TO DO
Only the lines below from the one containing "scientific name: Felis catus" to the one containing "genus: Dasypus" should be repeated, both included and unchanged.
----- GIVEN INFORMATION
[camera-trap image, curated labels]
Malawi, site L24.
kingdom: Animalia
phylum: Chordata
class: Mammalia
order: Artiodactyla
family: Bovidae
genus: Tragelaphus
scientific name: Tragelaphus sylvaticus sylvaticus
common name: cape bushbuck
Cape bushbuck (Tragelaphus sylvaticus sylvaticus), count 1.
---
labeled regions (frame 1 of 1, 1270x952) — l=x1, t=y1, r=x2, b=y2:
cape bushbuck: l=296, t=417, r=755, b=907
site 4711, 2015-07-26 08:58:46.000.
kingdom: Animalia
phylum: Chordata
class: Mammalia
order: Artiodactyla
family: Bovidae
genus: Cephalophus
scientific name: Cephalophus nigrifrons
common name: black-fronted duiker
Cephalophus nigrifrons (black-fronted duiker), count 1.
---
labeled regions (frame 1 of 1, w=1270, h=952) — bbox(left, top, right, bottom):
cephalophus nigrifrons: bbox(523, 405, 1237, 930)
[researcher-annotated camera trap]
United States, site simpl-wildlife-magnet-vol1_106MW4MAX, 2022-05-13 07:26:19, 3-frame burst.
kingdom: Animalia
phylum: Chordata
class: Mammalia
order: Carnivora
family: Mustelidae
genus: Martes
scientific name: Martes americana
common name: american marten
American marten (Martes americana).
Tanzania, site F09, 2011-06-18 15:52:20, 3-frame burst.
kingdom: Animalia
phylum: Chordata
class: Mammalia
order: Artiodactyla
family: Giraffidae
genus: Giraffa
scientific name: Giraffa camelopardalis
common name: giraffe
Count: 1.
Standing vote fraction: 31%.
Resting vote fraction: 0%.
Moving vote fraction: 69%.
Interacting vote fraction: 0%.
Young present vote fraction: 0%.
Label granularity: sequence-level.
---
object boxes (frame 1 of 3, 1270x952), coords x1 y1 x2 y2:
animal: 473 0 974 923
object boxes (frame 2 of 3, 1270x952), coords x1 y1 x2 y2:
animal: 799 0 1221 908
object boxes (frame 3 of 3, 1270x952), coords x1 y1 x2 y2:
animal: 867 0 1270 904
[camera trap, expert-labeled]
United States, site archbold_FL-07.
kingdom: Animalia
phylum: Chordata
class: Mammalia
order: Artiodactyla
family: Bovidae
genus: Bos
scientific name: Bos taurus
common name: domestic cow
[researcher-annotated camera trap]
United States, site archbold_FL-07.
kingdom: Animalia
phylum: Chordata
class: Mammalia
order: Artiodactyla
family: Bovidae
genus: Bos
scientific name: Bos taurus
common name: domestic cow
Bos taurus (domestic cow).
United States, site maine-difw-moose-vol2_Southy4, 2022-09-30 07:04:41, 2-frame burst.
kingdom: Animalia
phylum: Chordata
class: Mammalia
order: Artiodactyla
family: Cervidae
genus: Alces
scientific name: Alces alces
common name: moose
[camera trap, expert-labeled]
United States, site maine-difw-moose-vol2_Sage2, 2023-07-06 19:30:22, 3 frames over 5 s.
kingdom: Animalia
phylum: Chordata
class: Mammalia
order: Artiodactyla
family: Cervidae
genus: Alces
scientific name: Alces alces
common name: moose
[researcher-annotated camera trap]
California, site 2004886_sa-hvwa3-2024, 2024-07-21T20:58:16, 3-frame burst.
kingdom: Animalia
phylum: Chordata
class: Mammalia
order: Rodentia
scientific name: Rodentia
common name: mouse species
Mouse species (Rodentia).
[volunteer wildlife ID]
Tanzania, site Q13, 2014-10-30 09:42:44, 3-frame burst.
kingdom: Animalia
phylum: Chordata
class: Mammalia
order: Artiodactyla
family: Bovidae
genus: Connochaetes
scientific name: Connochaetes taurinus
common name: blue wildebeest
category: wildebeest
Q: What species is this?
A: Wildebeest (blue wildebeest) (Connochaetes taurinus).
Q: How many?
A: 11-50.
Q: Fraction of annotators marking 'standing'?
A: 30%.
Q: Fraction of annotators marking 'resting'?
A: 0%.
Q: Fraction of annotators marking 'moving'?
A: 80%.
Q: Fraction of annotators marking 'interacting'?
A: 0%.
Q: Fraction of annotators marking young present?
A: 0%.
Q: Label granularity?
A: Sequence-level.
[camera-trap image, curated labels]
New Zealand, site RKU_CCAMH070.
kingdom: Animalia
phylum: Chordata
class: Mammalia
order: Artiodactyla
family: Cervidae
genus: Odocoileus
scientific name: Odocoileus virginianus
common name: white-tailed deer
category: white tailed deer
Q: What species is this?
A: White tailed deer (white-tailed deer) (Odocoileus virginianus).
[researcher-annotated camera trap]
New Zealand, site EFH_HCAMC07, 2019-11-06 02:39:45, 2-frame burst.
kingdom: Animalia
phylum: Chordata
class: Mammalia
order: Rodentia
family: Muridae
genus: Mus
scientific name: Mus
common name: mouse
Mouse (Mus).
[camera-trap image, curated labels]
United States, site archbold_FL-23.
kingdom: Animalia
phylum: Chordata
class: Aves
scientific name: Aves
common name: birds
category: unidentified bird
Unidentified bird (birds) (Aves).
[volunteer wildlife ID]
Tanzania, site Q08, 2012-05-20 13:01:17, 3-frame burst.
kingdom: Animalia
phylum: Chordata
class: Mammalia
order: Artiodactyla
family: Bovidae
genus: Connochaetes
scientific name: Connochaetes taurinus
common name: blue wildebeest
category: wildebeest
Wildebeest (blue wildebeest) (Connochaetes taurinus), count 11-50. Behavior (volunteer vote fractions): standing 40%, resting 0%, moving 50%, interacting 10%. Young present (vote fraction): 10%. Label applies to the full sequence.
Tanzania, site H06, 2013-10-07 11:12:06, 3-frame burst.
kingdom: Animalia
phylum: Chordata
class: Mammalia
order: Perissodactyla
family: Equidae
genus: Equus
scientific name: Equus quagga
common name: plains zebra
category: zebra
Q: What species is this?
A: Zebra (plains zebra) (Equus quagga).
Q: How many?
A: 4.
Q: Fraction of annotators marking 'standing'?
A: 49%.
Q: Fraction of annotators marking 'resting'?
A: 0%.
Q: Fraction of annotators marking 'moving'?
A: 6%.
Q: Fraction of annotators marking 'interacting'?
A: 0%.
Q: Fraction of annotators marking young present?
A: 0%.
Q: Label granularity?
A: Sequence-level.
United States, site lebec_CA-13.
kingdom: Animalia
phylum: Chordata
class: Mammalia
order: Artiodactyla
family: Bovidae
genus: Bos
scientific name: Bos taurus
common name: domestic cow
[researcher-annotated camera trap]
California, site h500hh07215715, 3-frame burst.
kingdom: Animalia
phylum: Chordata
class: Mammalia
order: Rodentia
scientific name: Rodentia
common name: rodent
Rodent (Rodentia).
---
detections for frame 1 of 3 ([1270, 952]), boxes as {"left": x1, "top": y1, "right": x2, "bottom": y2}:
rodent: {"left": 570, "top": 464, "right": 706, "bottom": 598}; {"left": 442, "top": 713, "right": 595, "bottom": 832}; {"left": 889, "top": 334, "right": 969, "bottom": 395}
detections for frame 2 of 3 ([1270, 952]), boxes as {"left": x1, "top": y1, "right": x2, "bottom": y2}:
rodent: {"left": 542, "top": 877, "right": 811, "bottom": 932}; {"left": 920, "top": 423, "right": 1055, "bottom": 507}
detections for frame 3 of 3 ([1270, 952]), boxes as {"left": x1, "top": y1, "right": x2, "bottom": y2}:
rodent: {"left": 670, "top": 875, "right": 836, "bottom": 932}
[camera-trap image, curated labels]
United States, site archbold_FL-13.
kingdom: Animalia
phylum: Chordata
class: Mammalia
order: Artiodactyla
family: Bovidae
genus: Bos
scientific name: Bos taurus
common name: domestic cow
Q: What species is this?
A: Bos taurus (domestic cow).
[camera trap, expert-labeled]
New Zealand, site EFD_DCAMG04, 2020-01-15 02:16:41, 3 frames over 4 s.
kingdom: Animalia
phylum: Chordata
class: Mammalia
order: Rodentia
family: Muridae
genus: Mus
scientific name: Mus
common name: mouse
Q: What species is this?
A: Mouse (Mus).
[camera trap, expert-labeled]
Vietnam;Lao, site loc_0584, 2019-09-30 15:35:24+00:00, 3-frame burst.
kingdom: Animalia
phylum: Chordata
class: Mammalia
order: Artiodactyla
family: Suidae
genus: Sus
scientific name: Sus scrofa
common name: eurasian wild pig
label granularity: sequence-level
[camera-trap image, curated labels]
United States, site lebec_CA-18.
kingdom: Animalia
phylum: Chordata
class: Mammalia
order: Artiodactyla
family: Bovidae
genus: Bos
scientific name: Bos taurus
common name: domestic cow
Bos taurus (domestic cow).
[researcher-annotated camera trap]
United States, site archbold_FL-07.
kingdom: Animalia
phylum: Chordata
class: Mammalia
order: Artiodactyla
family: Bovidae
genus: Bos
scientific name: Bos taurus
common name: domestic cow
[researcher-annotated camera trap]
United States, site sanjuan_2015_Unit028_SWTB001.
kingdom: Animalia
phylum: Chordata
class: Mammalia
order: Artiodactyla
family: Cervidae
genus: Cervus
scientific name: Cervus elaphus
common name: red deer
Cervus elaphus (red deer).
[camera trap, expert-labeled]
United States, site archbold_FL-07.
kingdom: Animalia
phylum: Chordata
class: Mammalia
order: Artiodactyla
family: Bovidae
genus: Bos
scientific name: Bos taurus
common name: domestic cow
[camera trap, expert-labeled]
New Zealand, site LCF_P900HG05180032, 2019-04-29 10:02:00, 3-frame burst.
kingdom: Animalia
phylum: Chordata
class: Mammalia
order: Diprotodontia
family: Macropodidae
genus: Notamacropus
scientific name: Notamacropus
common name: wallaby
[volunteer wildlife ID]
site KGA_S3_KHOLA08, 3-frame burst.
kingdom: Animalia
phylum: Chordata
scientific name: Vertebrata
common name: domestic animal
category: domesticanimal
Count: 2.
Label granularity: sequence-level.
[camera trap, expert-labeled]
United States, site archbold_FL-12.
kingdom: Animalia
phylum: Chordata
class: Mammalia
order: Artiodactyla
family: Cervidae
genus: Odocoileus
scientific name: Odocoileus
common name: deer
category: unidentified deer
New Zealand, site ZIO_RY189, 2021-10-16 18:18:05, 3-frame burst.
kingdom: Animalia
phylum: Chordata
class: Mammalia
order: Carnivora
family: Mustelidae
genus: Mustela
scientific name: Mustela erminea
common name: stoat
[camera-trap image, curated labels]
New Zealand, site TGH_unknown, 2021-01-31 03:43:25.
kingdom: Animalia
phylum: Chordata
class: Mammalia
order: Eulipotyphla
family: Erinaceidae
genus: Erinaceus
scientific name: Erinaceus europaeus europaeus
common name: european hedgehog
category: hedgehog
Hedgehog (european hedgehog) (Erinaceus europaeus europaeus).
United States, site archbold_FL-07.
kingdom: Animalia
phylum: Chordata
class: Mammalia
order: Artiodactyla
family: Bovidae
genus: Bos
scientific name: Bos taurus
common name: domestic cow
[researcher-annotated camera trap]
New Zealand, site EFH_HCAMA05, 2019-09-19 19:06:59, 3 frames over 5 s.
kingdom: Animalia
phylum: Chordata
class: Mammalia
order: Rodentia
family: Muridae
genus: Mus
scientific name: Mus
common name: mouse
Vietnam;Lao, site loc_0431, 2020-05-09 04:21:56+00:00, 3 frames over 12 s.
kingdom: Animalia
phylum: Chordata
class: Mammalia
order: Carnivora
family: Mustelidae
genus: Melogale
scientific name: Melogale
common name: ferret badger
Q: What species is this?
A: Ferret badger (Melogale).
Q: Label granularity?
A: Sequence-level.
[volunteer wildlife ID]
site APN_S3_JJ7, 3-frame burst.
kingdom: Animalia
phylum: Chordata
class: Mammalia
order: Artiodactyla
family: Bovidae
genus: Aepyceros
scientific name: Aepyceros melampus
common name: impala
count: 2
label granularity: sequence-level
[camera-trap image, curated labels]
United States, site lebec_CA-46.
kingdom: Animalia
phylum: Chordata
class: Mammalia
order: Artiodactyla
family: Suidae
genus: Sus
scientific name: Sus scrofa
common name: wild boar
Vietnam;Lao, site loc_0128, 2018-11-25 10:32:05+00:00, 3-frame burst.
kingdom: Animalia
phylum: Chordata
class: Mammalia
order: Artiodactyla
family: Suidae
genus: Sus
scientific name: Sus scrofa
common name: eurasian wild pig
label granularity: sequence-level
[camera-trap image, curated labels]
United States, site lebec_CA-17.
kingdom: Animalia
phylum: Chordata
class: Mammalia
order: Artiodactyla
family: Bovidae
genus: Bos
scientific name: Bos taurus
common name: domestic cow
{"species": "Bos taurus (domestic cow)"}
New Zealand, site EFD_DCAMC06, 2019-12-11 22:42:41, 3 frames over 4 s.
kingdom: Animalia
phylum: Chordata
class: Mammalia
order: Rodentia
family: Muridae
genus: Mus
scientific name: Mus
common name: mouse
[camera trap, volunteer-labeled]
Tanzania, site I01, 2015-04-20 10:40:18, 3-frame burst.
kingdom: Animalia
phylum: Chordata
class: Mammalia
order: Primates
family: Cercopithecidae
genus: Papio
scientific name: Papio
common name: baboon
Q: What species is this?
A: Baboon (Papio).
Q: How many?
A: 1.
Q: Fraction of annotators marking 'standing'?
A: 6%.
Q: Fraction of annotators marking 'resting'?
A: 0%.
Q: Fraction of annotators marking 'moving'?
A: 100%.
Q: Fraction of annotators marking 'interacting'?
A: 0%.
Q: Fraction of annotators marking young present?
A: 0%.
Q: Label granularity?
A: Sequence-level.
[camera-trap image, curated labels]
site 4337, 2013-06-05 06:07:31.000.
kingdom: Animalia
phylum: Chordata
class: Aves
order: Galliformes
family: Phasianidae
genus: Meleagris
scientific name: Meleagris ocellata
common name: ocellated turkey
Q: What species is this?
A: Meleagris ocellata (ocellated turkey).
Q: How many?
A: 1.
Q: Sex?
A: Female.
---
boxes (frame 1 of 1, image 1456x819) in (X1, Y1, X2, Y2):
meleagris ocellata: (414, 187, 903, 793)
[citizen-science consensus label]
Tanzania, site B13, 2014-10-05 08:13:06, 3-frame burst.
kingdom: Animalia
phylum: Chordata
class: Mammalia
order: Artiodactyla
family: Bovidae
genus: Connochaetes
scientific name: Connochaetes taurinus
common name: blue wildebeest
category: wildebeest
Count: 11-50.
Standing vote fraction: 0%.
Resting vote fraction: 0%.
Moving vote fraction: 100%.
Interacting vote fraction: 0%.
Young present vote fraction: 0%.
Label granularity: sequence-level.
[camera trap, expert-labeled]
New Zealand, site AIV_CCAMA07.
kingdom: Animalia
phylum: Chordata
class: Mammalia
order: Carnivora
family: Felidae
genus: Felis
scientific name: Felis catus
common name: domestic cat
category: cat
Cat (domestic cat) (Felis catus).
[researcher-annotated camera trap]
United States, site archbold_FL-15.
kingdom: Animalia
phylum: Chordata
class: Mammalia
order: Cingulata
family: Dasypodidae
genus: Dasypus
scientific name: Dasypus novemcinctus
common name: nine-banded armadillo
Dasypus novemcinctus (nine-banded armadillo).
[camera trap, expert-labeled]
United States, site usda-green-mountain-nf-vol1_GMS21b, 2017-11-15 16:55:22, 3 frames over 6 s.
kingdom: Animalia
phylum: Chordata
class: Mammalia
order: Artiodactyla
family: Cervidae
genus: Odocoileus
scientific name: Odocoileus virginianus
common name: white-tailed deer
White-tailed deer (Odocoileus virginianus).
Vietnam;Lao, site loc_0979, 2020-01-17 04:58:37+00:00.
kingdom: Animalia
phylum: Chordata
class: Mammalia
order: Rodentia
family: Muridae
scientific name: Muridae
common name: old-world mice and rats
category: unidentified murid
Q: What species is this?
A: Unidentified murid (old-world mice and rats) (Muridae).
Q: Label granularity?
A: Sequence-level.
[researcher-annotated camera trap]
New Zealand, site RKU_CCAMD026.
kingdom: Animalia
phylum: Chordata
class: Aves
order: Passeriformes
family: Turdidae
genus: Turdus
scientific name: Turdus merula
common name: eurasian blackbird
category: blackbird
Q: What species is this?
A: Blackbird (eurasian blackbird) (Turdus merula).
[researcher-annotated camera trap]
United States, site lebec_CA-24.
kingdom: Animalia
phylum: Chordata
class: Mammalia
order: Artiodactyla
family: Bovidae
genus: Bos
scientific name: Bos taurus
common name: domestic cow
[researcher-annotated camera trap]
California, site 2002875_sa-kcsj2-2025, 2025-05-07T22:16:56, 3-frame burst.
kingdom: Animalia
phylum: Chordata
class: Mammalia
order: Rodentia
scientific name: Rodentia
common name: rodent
----------
RESPONSE BOX
scientific name: Felis catus
common name: domestic cat
category: cat
Cat (domestic cat) (Felis catus).
[researcher-annotated camera trap]
United States, site archbold_FL-15.
kingdom: Animalia
phylum: Chordata
class: Mammalia
order: Cingulata
family: Dasypodidae
genus: Dasypus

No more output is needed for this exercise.